Action item:
Reading the data below, count the lines that carry the string "retreat". Give nothing but the count.

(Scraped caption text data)
————
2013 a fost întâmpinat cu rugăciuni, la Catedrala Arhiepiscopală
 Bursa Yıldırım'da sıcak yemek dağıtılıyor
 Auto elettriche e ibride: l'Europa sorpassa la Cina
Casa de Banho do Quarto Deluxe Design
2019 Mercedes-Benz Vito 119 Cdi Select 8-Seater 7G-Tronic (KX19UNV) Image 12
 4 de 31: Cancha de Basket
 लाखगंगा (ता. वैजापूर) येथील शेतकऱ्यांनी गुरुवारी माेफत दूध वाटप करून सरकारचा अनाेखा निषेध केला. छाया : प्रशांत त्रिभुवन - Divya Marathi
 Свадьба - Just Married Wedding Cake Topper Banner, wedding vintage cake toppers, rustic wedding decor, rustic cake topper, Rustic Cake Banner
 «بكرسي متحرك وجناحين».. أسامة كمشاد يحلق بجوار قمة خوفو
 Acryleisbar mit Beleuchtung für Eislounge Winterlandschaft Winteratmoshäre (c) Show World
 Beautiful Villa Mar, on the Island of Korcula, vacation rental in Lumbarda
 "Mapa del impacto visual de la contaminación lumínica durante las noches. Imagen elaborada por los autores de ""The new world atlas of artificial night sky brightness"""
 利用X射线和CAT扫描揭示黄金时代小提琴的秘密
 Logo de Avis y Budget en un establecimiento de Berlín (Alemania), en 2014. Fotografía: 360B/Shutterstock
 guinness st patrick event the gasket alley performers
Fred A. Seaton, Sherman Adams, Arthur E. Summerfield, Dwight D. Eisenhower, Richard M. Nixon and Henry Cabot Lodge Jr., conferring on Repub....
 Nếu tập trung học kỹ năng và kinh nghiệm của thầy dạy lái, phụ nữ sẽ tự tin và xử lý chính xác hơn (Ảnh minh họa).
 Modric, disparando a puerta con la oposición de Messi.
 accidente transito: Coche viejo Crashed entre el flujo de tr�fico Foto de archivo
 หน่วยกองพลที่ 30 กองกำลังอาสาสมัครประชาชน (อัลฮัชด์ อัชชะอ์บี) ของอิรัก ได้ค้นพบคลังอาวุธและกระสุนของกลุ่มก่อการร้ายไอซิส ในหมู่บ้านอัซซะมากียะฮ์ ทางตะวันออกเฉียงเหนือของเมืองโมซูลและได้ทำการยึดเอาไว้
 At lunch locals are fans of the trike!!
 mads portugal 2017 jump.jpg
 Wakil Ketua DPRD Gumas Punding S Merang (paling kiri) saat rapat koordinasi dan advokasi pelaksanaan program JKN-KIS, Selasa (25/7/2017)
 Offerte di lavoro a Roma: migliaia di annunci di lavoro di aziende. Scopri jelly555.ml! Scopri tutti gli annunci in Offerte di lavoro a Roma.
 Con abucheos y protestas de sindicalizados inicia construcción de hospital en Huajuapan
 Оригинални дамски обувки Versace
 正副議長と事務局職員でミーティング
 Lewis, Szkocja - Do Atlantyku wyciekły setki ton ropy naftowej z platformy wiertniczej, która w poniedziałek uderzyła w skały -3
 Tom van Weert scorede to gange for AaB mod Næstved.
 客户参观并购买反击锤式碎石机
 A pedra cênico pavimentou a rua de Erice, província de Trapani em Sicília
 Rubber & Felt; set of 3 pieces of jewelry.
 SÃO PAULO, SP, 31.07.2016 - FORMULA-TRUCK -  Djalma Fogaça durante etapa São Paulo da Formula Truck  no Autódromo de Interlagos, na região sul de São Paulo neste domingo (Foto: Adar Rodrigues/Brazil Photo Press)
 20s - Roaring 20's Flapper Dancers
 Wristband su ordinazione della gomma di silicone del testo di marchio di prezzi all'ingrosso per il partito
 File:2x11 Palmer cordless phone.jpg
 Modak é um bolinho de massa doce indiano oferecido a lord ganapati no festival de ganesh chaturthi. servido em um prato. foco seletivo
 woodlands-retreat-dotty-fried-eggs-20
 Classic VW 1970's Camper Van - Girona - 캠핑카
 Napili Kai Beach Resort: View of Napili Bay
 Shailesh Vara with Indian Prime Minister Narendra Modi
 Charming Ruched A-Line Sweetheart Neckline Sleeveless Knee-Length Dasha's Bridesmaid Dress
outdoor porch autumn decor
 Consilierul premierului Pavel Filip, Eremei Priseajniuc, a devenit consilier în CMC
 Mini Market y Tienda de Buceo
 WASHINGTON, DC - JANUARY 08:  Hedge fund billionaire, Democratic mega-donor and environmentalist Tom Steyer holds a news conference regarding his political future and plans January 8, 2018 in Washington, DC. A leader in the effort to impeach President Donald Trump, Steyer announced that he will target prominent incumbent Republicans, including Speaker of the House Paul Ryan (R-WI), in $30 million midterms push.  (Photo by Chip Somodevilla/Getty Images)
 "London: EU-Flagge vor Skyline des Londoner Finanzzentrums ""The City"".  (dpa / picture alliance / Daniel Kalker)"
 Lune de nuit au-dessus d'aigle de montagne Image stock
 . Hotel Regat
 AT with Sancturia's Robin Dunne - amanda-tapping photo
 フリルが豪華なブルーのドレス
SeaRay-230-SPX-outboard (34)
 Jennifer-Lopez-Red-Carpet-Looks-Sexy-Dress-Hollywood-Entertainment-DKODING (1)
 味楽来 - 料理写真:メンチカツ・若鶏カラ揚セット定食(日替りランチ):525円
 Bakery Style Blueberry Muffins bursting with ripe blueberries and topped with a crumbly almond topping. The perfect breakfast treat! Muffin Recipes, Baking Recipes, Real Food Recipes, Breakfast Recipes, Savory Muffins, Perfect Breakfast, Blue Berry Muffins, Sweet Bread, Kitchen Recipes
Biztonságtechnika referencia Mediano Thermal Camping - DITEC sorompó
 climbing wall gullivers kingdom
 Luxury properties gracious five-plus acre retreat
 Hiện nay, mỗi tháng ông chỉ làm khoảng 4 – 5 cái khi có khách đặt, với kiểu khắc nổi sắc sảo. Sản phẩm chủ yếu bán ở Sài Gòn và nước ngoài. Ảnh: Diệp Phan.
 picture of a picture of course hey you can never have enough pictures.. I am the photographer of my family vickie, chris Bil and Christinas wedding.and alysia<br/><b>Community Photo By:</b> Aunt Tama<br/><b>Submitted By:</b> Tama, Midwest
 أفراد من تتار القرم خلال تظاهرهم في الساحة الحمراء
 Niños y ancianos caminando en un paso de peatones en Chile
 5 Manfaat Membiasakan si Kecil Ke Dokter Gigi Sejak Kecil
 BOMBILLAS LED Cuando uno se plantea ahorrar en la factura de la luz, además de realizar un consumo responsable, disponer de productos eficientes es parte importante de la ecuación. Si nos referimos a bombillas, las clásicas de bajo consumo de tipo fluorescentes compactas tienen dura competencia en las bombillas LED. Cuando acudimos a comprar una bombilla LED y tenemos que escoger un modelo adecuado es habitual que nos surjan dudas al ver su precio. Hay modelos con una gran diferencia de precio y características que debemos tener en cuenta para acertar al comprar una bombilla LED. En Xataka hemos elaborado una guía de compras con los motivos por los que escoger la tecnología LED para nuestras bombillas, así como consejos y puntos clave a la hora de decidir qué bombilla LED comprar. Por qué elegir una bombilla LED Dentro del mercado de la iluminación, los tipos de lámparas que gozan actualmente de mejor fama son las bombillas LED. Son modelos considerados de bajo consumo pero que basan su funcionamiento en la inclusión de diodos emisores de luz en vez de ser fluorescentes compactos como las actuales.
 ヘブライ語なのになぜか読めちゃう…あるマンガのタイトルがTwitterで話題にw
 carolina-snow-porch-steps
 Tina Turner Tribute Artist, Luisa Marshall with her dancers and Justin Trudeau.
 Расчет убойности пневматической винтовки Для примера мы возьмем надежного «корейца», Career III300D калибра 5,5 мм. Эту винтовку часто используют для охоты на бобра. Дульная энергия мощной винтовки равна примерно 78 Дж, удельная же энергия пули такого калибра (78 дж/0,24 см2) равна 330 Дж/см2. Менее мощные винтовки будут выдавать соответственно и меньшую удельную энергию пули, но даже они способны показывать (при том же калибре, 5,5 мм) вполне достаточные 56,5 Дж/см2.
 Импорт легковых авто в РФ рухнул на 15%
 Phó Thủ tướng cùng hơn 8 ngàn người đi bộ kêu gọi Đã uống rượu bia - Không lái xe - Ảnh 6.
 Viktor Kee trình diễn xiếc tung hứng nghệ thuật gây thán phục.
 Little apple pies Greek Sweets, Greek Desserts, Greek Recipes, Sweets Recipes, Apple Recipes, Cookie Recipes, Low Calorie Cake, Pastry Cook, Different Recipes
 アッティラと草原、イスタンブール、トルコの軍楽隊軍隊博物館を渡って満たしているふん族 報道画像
————
Task answer:
2